At this rate of wood consumption, one can imagine that the impact on the forest by even one sternwheeler would be obvious to passengers. John H. White’s book on 19th century American Railroading cites a peak wood consumption by U.S. railroads of 3.6 million cords per year.  Using the average “one cord per acre per year” rule, sustainable production of that amount of fuel would require more than 14 thousand square kilometres of forest. At a time when America had only 30,000 miles of trackage, whereas the current U.S. trackage is over 230,000 miles. Tonnage shipped has likely increased by a much greater ratio than that due to the increases in the power, weight and frequency of freight trains.

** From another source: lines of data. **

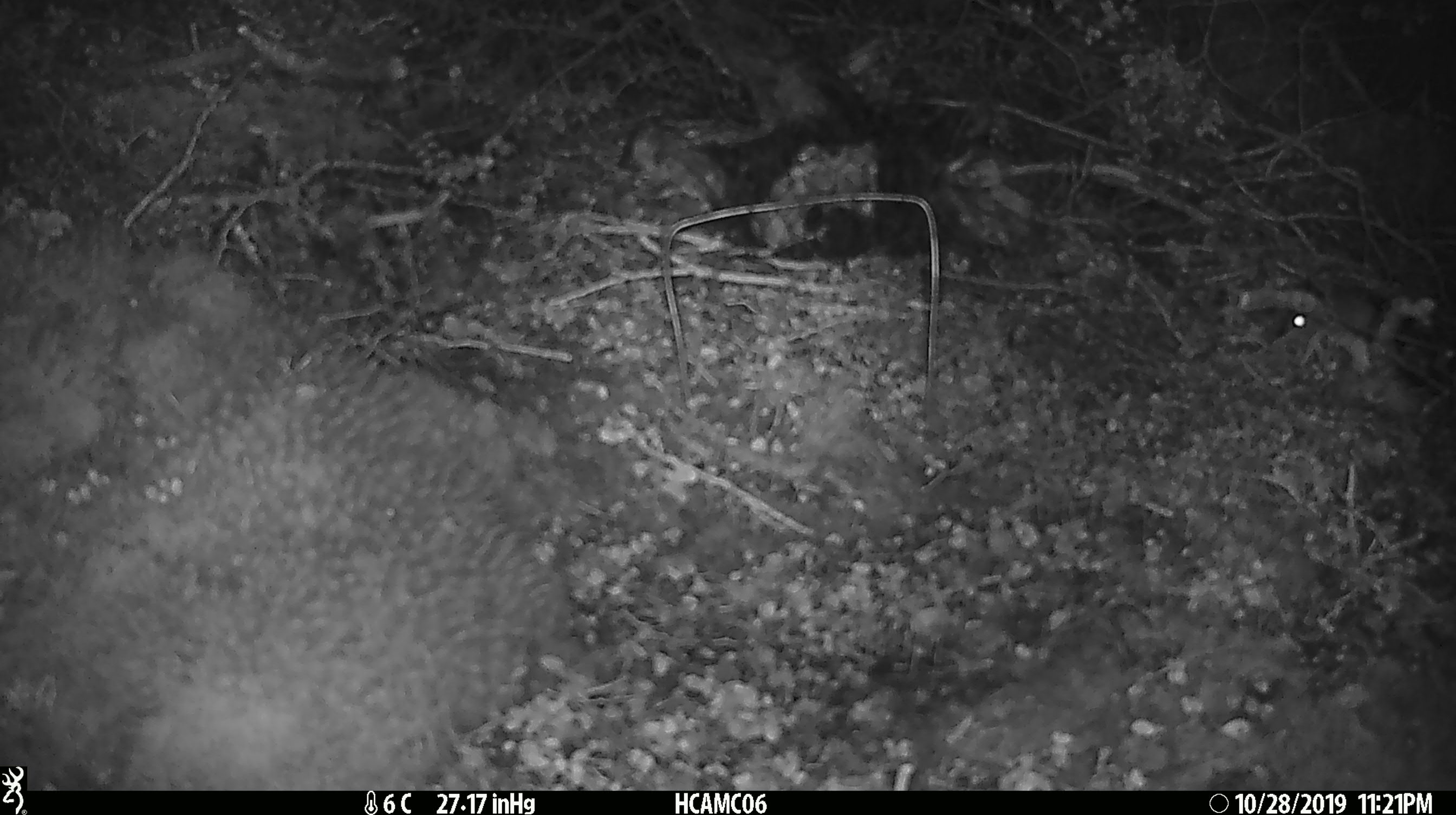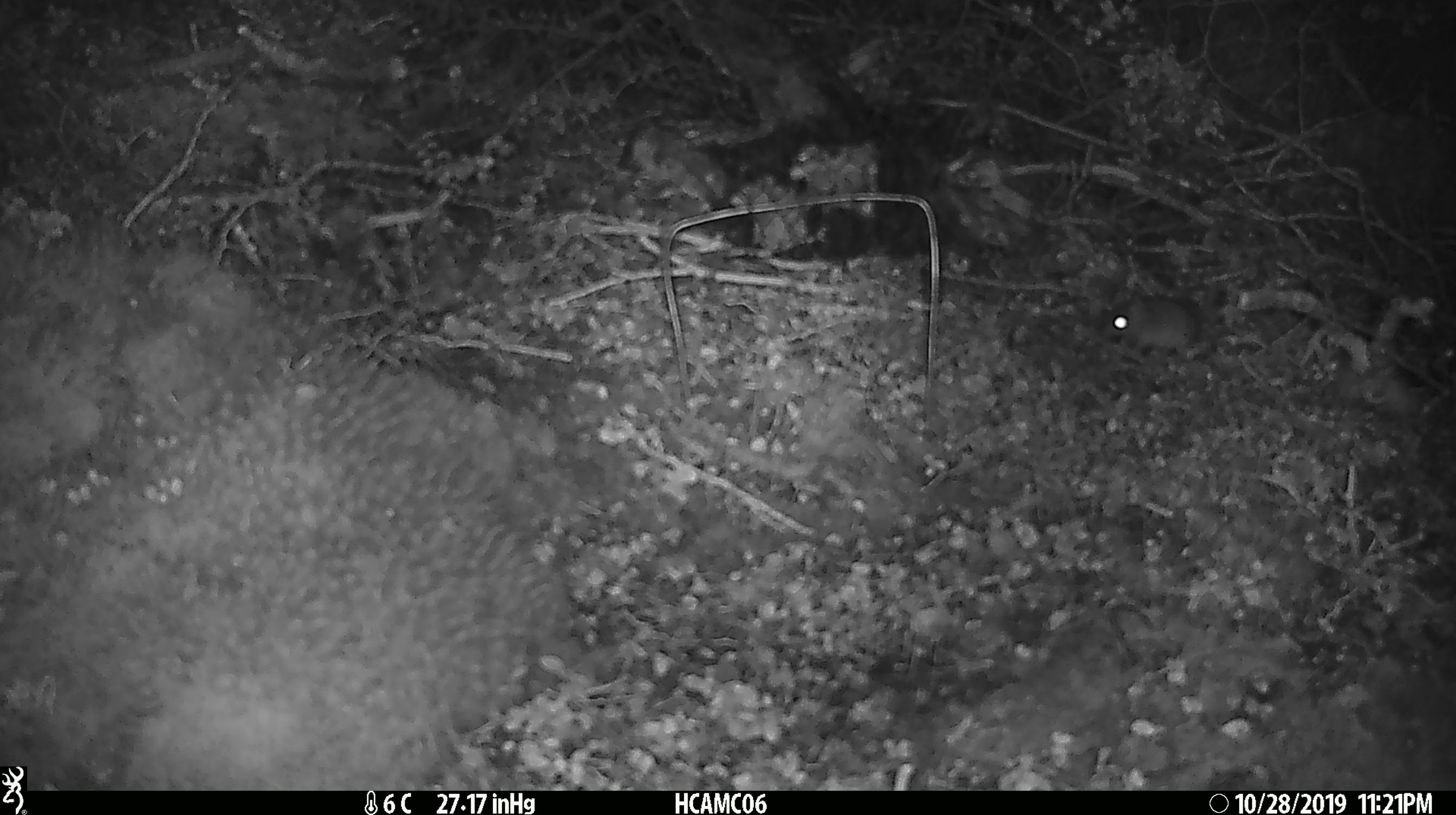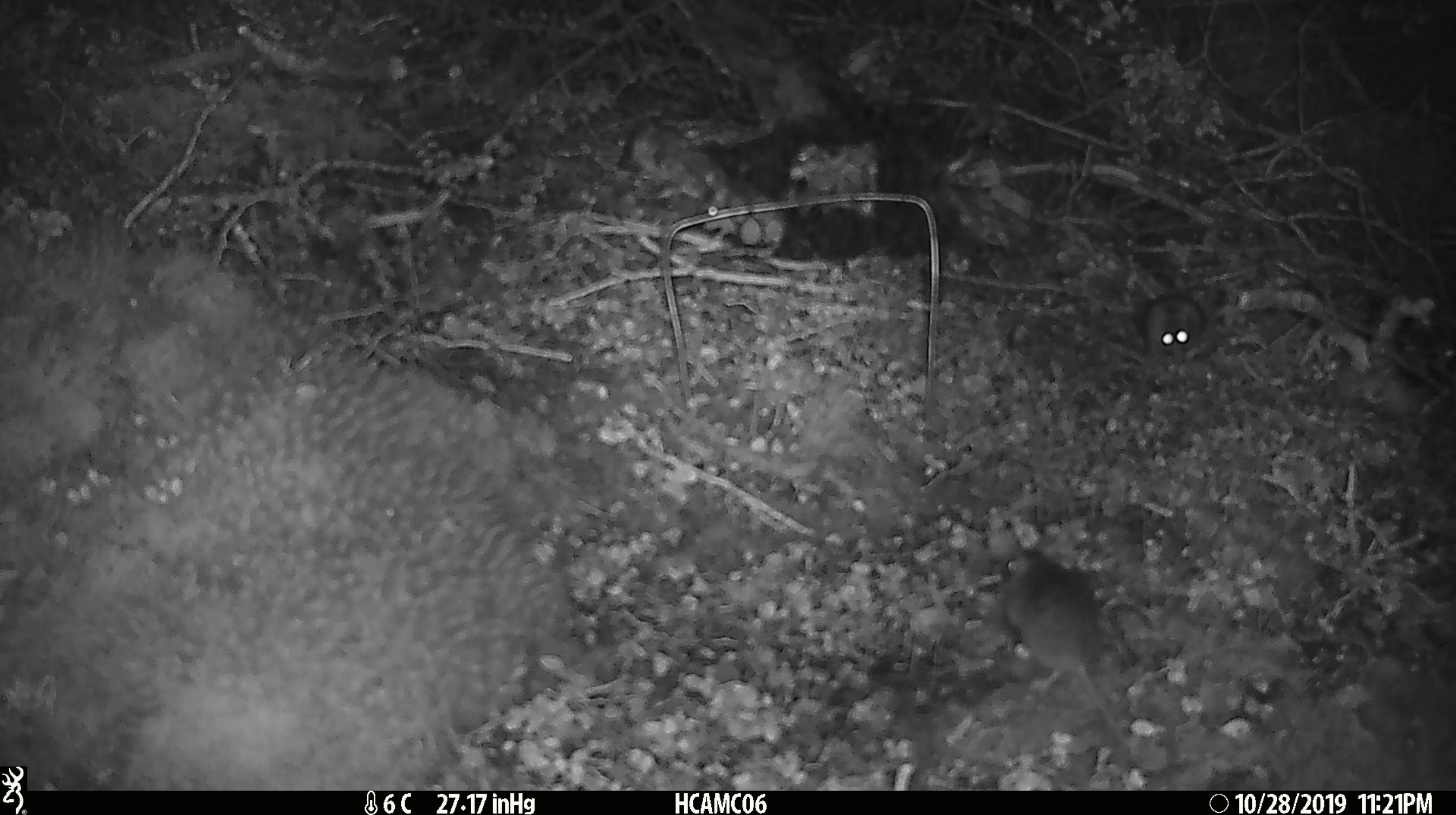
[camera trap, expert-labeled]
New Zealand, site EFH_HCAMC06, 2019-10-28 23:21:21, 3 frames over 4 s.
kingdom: Animalia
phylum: Chordata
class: Mammalia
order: Rodentia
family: Muridae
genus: Mus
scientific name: Mus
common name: mouse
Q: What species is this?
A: Mouse (Mus).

Suffice it to say, it is unlikely that it would be possible to run the contemporary American rail network on wood powered steam locomotives today. In fact, we can probably attribute the continued growth of rail in the 19th century after the 1860s to developments in coal extraction – by 1880 trackage had increased to 90 thousand miles, while consumption of wood was cut to a third of the 1860s numbers.

The bitter truth, however, is that while superficially the forest powered infrastructure was much more environmentally destructive than the current coal and oil powered fleet,  the current system is  in reality worse by an order of magnitude. Deforestation is a real problem, but forests can grow back in the matter of a few generations, or at worst, centuries. Deforestation alone likely can not cause run away climate change. On the other hand, while the carbon spilled into the atmosphere by coal and oil based transportation systems has no obvious immediate effect,  in the medium to long term it has the disastrous effects of climate change, and if not mitigated, run-away climate change.

The implication of this contrast to me is the following: environmentalism as appreciation for our life-world in lived experience is insufficient for the problem of fossil fuel caused climate change. If all U.S. forests had been cut down to run trains, this would be an environmental disaster – but one which would likely precipitate a populist environmental response out of people’s experience of seeing the forests retreat. Analogous experiences of climate change are comparatively rare and murky (i.e. observations of glacier retreat), and have not yet been sufficient to garner the political will necessary to stop climate change. The connection between an engine spewing CO2 and a retreating glacier is infinitely less obvious than the connection between a chugging train and a retreating forest.